Fortunately I found this totally awesome write-up of different normal compression schemes. The above picture on the right is a Lambert Azimuthal Equal-Area Projection using two channels.

Here are a few more pics of the gbuffer normal map, both projected and expanded:


Side benefit: Lambertian projection copes with negative eye space Z (but not 0,0,-1, which is unlikely even with tangent space normal maps on art assets) so no more hand-waving there.

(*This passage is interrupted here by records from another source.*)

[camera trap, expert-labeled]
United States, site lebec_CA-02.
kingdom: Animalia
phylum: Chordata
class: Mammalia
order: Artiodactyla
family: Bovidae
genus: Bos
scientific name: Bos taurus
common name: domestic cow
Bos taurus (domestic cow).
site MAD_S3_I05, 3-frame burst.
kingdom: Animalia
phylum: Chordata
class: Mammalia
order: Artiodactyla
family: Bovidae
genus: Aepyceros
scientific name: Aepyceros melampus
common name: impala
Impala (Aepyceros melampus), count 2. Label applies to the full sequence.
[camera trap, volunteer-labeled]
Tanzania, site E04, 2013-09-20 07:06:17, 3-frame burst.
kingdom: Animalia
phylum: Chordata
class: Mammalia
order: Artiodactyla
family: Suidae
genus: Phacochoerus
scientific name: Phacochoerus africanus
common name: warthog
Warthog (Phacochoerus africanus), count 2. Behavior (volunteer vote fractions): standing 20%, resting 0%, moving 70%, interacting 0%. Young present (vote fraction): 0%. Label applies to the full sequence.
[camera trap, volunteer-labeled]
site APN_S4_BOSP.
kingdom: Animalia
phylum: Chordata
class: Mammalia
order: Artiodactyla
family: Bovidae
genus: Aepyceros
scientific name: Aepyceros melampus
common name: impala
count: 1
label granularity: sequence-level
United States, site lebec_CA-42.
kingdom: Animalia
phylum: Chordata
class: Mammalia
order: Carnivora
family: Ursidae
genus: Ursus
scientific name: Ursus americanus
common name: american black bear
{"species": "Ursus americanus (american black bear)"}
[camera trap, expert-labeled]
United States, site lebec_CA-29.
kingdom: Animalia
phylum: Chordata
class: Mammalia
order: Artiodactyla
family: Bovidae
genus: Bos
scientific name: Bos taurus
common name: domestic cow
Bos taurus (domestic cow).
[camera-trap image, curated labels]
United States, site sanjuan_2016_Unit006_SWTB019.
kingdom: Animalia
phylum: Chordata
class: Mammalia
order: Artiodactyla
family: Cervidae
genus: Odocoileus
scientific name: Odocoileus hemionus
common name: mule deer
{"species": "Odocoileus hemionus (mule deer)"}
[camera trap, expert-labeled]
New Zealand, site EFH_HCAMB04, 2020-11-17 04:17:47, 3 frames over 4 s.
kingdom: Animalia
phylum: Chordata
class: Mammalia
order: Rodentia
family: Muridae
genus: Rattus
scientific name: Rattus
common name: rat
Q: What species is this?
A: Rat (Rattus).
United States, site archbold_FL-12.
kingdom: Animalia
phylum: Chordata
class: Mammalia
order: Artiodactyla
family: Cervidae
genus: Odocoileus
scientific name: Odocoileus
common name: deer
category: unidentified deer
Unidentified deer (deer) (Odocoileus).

One last thought for now: this entire post refers to the 'normal map' layer of a g-buffer, that is, the saved per-pixel normal information. Compression of 'normal map' textures for art assets is a bit of a different problem - the most immediate note is that they can be compressed off-line, so non-realtime compression techniques are fair game.

1 comment:

  1. FYI, Crytek's best fit normals also don't have this problem of "negative view space Z" since they store all 3 components. They could as well be in world space if that's better suitable for you.

    What BFN does is, it enables high quality normals using 8 bits/channel only; whereas usually 8 bits per channel is not really enough to have stable specular highlights.